Jeremy walks back to his room. Jeremy makes his bed. Jeremy picks up clothing on the floor. Jeremy picks up an empty can of Axe and puts it into a wastebasket. Jeremy vacuums the carpet. While he is coiling up the vacuum cord he looks at his reflection. “I’m not Dave, I’m David.” 

That was the last time Jeremy and his mother argued over chores. A few weeks later Jeremy would lose his mother to a car accident. A drunk driver plowed into her car, flipping it over, and caused it to explode. After his mother’s death, Jeremy moved in with his father and stepmother in their fancy home with a maid service. But, like a good mother’s son, Jeremy insisted on doing his own chores. When he would do his chores it felt as if he was with his mom again in their tiny apartment. He would clean his room and talk to her with a big smile. “I’m making my bed, moms. No, I won’t forget to wash my pillowcase.” The alimony and child support that his father paid all those years wasn’t going into a savings account like Jeremy assumed. Rather, his mom had every cent of that money put into a trust for Jeremy.
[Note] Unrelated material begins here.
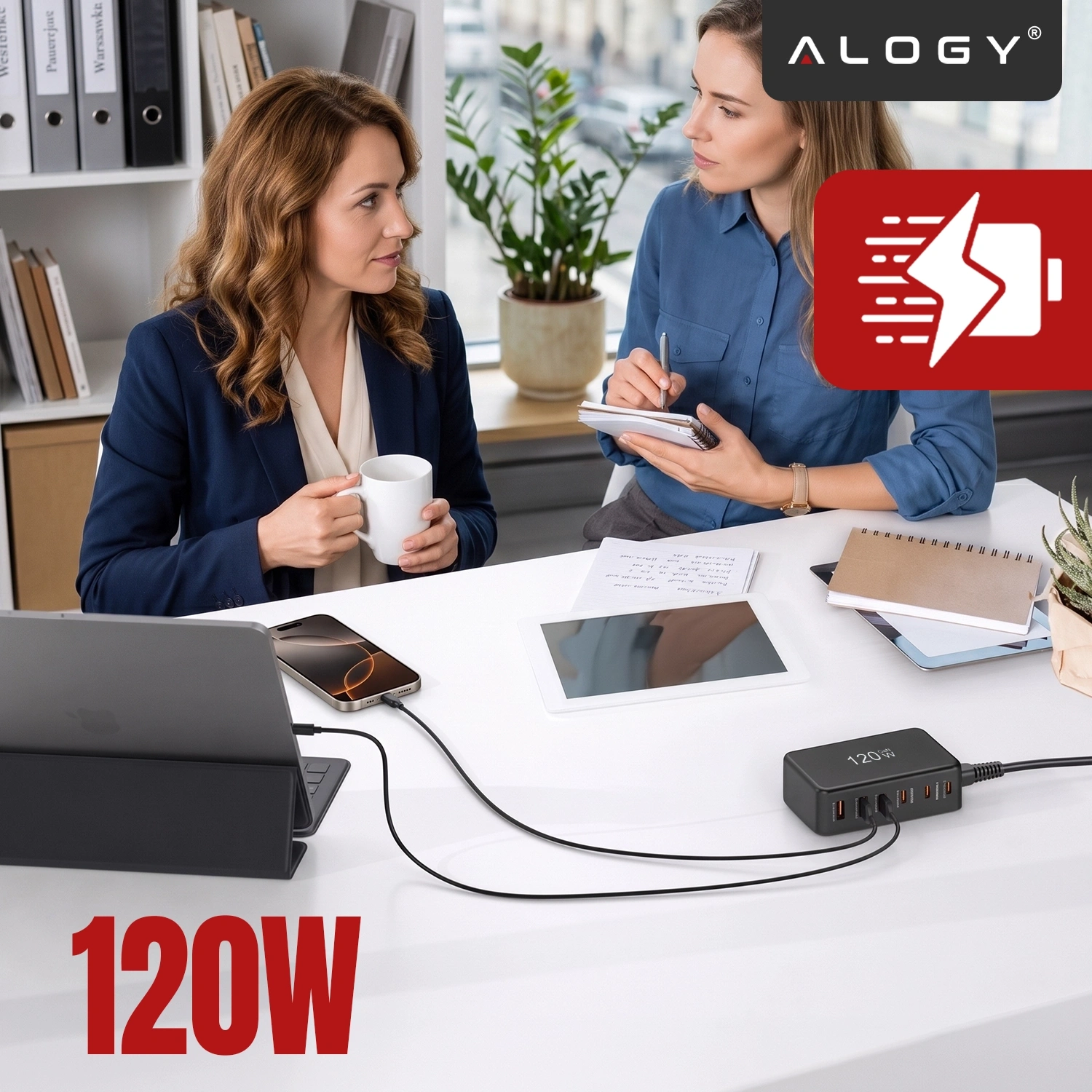 Na biurku znajduje się czarna ładowarka z sześcioma portami, podłączona do laptopa i telefonu. Widoczne jest logo \'ALOGY\' oraz napis \'120W\'.
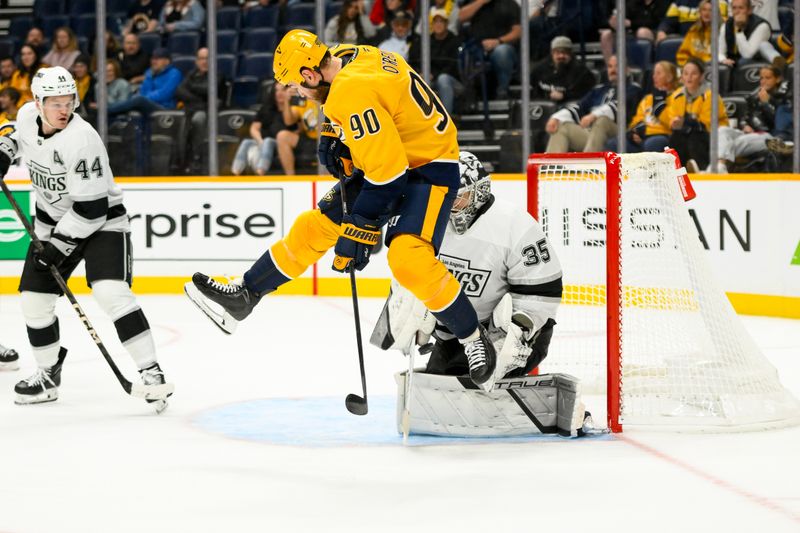 Nov 4, 2024; Nashville, Tennessee, USA;  Los Angeles Kings goaltender Darcy Kuemper (35) blocks the shot of from Nashville Predators left wing Filip Forsberg (9) as Nashville Predators center Ryan O'Reilly (90) jumps during the third period at Bridgestone Arena. Mandatory Credit: Steve Roberts-Imagn Images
Over $100,000 was in the account, along with a message from his mother: “Be your best self, Jeremy.” Jeremy’s girlfriend, Krista, helped him immensely dealing with the tragedy of losing his mother. He thought he would break up with her but he fell very deeply in love with her. They were together all senior year, planned to go to the same college, and talked about marriage before Jeremy himself got shotgun blasted in the fuckin face yo when that crazy ass tried to flip his 100k into a milli buying packs off the cartel. The game is the game yo. You either play or get played.